Perhaps we are dulled by a defeatist mind-set when it comes to action on guns. Why do we bend to the nonsense that immediately after an attack is "not the time" to have this conversation? Since the United States experiences one mass shooting on average, every day, we have no choice but to discuss common-sense gun measures on the day of an attack. Why do we accept the conventional wisdom and the prescription to "be smart" and acknowledge that all gun-control measures are doomed: Is the gun lobby "being smart" when it continues to block gun-safety measures that have overwhelming public support? And why do we accept the ridiculous cliche that "you can't regulate evil"? Don't we ban cheating old people out of their savings or putting razor blades in apples on Halloween because one of the first purposes of government is, in fact, to stop evildoers?

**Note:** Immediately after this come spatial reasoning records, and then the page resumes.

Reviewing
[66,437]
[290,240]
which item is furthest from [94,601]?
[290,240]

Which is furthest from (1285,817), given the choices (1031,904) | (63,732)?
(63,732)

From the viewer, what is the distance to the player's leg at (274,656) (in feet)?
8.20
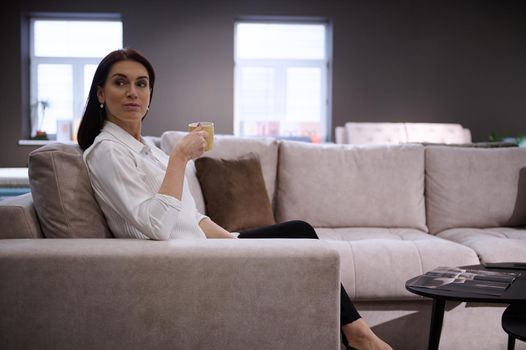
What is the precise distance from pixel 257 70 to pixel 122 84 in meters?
5.92

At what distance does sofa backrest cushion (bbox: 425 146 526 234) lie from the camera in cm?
295

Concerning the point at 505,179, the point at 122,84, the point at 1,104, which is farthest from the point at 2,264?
the point at 1,104

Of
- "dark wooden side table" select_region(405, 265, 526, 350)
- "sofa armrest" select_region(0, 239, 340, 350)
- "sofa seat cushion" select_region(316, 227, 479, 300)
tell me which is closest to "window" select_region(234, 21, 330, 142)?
"sofa seat cushion" select_region(316, 227, 479, 300)

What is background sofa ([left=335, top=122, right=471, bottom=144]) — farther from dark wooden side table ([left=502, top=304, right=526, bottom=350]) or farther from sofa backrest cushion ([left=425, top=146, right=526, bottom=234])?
dark wooden side table ([left=502, top=304, right=526, bottom=350])

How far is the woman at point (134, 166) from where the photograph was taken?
4.62 ft

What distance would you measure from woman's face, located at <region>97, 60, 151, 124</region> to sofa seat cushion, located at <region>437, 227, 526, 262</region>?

Our country and our Congress need to shake off the "smart" conventional wisdom and become as determined, as fierce and as "extreme" as those who insist that the "price of freedom" is living with Wild West laws in an era of weapons of mass destruction on our streets.
The Constitution does not require our loved ones to face the daily risk of being the next victims of a mass shooting, and the NRA does not get the final word in mandating it: That is up to our representatives and senators — and a president who promised the American people, on his first day in office, that such "American carnage [would] stop . . . right now."
President Trump, there have been more than 250 mass shootings since you spoke those words. We're waiting.